• **AIM OF THE TASK**
Turn every line of the records below into a JSON list of strings, one string per line, with blank lines dropped. Leave the pictures out.

[Raw records]
>>>

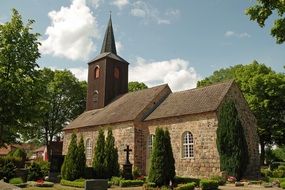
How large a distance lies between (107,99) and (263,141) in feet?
61.5

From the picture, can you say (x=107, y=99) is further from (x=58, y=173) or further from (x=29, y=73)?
(x=29, y=73)

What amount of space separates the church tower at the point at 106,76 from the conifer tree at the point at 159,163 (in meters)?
17.2

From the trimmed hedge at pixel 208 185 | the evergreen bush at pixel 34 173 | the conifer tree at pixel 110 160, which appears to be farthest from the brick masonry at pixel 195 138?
the evergreen bush at pixel 34 173

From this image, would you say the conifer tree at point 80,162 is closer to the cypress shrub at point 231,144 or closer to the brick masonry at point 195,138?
the brick masonry at point 195,138

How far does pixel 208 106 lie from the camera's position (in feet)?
74.7

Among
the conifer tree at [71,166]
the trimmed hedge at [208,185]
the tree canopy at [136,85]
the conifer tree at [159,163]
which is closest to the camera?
the trimmed hedge at [208,185]

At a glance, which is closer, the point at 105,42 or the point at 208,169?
the point at 208,169

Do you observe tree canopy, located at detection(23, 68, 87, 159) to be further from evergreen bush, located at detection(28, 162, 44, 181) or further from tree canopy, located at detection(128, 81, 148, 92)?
evergreen bush, located at detection(28, 162, 44, 181)

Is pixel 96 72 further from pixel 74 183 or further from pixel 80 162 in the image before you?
pixel 74 183

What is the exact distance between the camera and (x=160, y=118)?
Answer: 25.7 metres

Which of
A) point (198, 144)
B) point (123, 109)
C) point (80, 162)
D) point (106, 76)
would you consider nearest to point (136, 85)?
point (106, 76)

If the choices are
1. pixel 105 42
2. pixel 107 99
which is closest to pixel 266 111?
pixel 107 99

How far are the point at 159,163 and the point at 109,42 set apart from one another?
73.3 ft

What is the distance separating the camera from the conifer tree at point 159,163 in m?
17.6
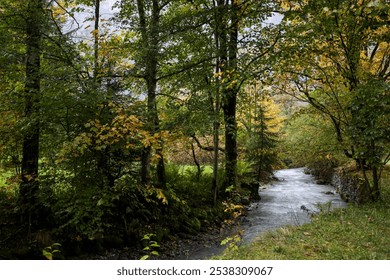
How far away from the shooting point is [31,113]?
6.25 m

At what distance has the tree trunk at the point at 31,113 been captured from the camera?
20.6 ft

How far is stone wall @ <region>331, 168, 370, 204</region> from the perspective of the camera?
1117 cm

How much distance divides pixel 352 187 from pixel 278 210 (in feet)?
13.2

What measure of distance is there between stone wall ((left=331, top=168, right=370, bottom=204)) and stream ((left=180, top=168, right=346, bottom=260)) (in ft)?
1.46

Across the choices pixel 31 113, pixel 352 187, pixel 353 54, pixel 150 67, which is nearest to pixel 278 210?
pixel 352 187

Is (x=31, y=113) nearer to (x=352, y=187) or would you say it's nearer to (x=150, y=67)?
(x=150, y=67)

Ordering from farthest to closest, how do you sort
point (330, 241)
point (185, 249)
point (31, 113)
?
point (185, 249)
point (31, 113)
point (330, 241)

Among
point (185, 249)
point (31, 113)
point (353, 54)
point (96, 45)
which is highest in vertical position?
point (353, 54)

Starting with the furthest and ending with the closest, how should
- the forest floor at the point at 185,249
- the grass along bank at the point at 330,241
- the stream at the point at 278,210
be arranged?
1. the stream at the point at 278,210
2. the forest floor at the point at 185,249
3. the grass along bank at the point at 330,241

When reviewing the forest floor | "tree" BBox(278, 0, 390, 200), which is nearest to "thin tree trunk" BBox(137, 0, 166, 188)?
the forest floor

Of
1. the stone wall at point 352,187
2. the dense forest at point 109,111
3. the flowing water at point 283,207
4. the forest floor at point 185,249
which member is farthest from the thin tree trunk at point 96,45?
the stone wall at point 352,187

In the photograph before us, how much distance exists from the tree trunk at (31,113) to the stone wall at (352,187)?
9.82m

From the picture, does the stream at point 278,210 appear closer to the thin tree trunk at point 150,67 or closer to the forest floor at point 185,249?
the forest floor at point 185,249

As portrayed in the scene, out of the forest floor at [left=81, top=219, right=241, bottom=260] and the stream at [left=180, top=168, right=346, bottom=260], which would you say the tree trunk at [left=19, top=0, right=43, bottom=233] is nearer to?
the forest floor at [left=81, top=219, right=241, bottom=260]
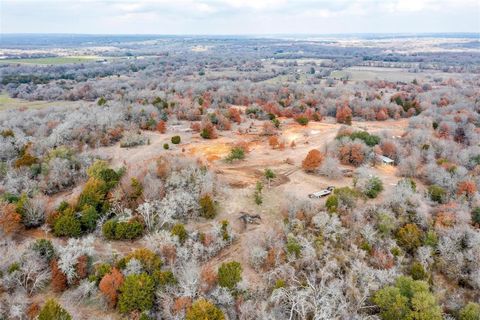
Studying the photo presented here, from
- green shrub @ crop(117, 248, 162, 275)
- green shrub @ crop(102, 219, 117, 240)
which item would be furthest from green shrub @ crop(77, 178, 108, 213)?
green shrub @ crop(117, 248, 162, 275)

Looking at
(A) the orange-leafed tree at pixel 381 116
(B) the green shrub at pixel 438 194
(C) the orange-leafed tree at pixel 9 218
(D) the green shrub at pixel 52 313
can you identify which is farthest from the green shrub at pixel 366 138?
(D) the green shrub at pixel 52 313

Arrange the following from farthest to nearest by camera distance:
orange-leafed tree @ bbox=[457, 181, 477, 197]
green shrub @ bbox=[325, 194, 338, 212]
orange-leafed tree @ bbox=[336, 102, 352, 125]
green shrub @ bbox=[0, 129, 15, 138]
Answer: orange-leafed tree @ bbox=[336, 102, 352, 125] < green shrub @ bbox=[0, 129, 15, 138] < orange-leafed tree @ bbox=[457, 181, 477, 197] < green shrub @ bbox=[325, 194, 338, 212]

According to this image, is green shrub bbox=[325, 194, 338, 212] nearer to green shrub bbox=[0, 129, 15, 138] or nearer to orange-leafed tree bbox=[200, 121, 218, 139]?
orange-leafed tree bbox=[200, 121, 218, 139]

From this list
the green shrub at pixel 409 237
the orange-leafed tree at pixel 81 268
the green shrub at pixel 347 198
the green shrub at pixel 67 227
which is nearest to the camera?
the orange-leafed tree at pixel 81 268

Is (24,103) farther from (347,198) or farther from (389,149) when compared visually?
(347,198)

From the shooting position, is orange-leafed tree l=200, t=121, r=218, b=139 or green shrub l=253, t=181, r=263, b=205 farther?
orange-leafed tree l=200, t=121, r=218, b=139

<<<

• **TASK ANSWER**
[
  "How large a distance lies between (107,99) and (263,141) in feet?",
  "61.5",
  "From the picture, can you say (x=107, y=99) is further from (x=58, y=173) or further from (x=29, y=73)?",
  "(x=29, y=73)",
  "What amount of space separates the church tower at the point at 106,76 from the conifer tree at the point at 159,163 (in meters)?",
  "17.2",
  "From the trimmed hedge at pixel 208 185 | the evergreen bush at pixel 34 173 | the conifer tree at pixel 110 160, which appears to be farthest from the brick masonry at pixel 195 138?",
  "the evergreen bush at pixel 34 173",
  "From this image, would you say the conifer tree at point 80,162 is closer to the cypress shrub at point 231,144 or closer to the brick masonry at point 195,138?",
  "the brick masonry at point 195,138",
  "How far does pixel 208 106 lie from the camera's position (in feet)?",
  "74.7",
  "Among",
  "the conifer tree at [71,166]",
  "the trimmed hedge at [208,185]",
  "the tree canopy at [136,85]",
  "the conifer tree at [159,163]",
  "which is closest to the camera?",
  "the trimmed hedge at [208,185]",
  "At a glance, which is closer, the point at 105,42 or the point at 208,169?",
  "the point at 208,169",
  "Do you observe tree canopy, located at detection(23, 68, 87, 159) to be further from evergreen bush, located at detection(28, 162, 44, 181) or further from tree canopy, located at detection(128, 81, 148, 92)?",
  "evergreen bush, located at detection(28, 162, 44, 181)",
  "Is pixel 96 72 further from pixel 74 183 or further from pixel 80 162 in the image before you?",
  "pixel 74 183",
  "What is the exact distance between the camera and (x=160, y=118)?",
  "Answer: 25.7 metres",
  "Which of",
  "A) point (198, 144)",
  "B) point (123, 109)",
  "C) point (80, 162)",
  "D) point (106, 76)",
  "would you consider nearest to point (136, 85)?",
  "point (106, 76)",
  "If the choices are",
  "1. pixel 105 42",
  "2. pixel 107 99",
  "which is closest to pixel 266 111?",
  "pixel 107 99",
  "How far are the point at 159,163 and the point at 109,42 set apart from one another?",
  "73.3 ft",
  "What is the distance separating the camera from the conifer tree at point 159,163 in m?",
  "17.6",
  "How far away from the shooting point is [31,113]?",
  "6.25 m",
  "At what distance has the tree trunk at the point at 31,113 been captured from the camera?",
  "20.6 ft",
  "How far is stone wall @ <region>331, 168, 370, 204</region> from the perspective of the camera?",
  "1117 cm",
  "How much distance divides pixel 352 187 from pixel 278 210 (in feet)?",
  "13.2",
  "What measure of distance is there between stone wall ((left=331, top=168, right=370, bottom=204)) and stream ((left=180, top=168, right=346, bottom=260)) (in ft)?",
  "1.46",
  "Across the choices pixel 31 113, pixel 352 187, pixel 353 54, pixel 150 67, which is nearest to pixel 278 210?",
  "pixel 352 187",
  "Is (x=31, y=113) nearer to (x=352, y=187) or would you say it's nearer to (x=150, y=67)?",
  "(x=150, y=67)",
  "Ordering from farthest to closest, how do you sort",
  "point (330, 241)",
  "point (185, 249)",
  "point (31, 113)",
  "?",
  "point (185, 249)",
  "point (31, 113)",
  "point (330, 241)",
  "Among",
  "point (185, 249)",
  "point (31, 113)",
  "point (353, 54)",
  "point (96, 45)",
  "which is highest in vertical position?",
  "point (353, 54)",
  "Starting with the furthest and ending with the closest, how should",
  "- the forest floor at the point at 185,249",
  "- the grass along bank at the point at 330,241",
  "- the stream at the point at 278,210",
  "be arranged?",
  "1. the stream at the point at 278,210",
  "2. the forest floor at the point at 185,249",
  "3. the grass along bank at the point at 330,241",
  "When reviewing the forest floor | \"tree\" BBox(278, 0, 390, 200), which is nearest to \"thin tree trunk\" BBox(137, 0, 166, 188)?",
  "the forest floor",
  "Of",
  "1. the stone wall at point 352,187",
  "2. the dense forest at point 109,111",
  "3. the flowing water at point 283,207",
  "4. the forest floor at point 185,249",
  "which member is farthest from the thin tree trunk at point 96,45?",
  "the stone wall at point 352,187",
  "In the photograph before us, how much distance exists from the tree trunk at (31,113) to the stone wall at (352,187)?",
  "9.82m",
  "From the picture, does the stream at point 278,210 appear closer to the thin tree trunk at point 150,67 or closer to the forest floor at point 185,249?",
  "the forest floor at point 185,249",
  "As portrayed in the scene, out of the forest floor at [left=81, top=219, right=241, bottom=260] and the stream at [left=180, top=168, right=346, bottom=260], which would you say the tree trunk at [left=19, top=0, right=43, bottom=233] is nearer to?",
  "the forest floor at [left=81, top=219, right=241, bottom=260]",
  "Studying the photo presented here, from",
  "- green shrub @ crop(117, 248, 162, 275)",
  "- green shrub @ crop(102, 219, 117, 240)",
  "which item would be furthest from green shrub @ crop(77, 178, 108, 213)?",
  "green shrub @ crop(117, 248, 162, 275)",
  "Looking at",
  "(A) the orange-leafed tree at pixel 381 116",
  "(B) the green shrub at pixel 438 194",
  "(C) the orange-leafed tree at pixel 9 218",
  "(D) the green shrub at pixel 52 313",
  "can you identify which is farthest from the green shrub at pixel 366 138?",
  "(D) the green shrub at pixel 52 313",
  "Arrange the following from farthest to nearest by camera distance:",
  "orange-leafed tree @ bbox=[457, 181, 477, 197]",
  "green shrub @ bbox=[325, 194, 338, 212]",
  "orange-leafed tree @ bbox=[336, 102, 352, 125]",
  "green shrub @ bbox=[0, 129, 15, 138]",
  "Answer: orange-leafed tree @ bbox=[336, 102, 352, 125] < green shrub @ bbox=[0, 129, 15, 138] < orange-leafed tree @ bbox=[457, 181, 477, 197] < green shrub @ bbox=[325, 194, 338, 212]",
  "According to this image, is green shrub bbox=[325, 194, 338, 212] nearer to green shrub bbox=[0, 129, 15, 138] or nearer to orange-leafed tree bbox=[200, 121, 218, 139]?",
  "orange-leafed tree bbox=[200, 121, 218, 139]",
  "From this list",
  "the green shrub at pixel 409 237",
  "the orange-leafed tree at pixel 81 268",
  "the green shrub at pixel 347 198",
  "the green shrub at pixel 67 227",
  "which is nearest to the camera?",
  "the orange-leafed tree at pixel 81 268",
  "Is (24,103) farther from (347,198) or farther from (389,149) when compared visually?",
  "(347,198)",
  "From the shooting position, is orange-leafed tree l=200, t=121, r=218, b=139 or green shrub l=253, t=181, r=263, b=205 farther?",
  "orange-leafed tree l=200, t=121, r=218, b=139"
]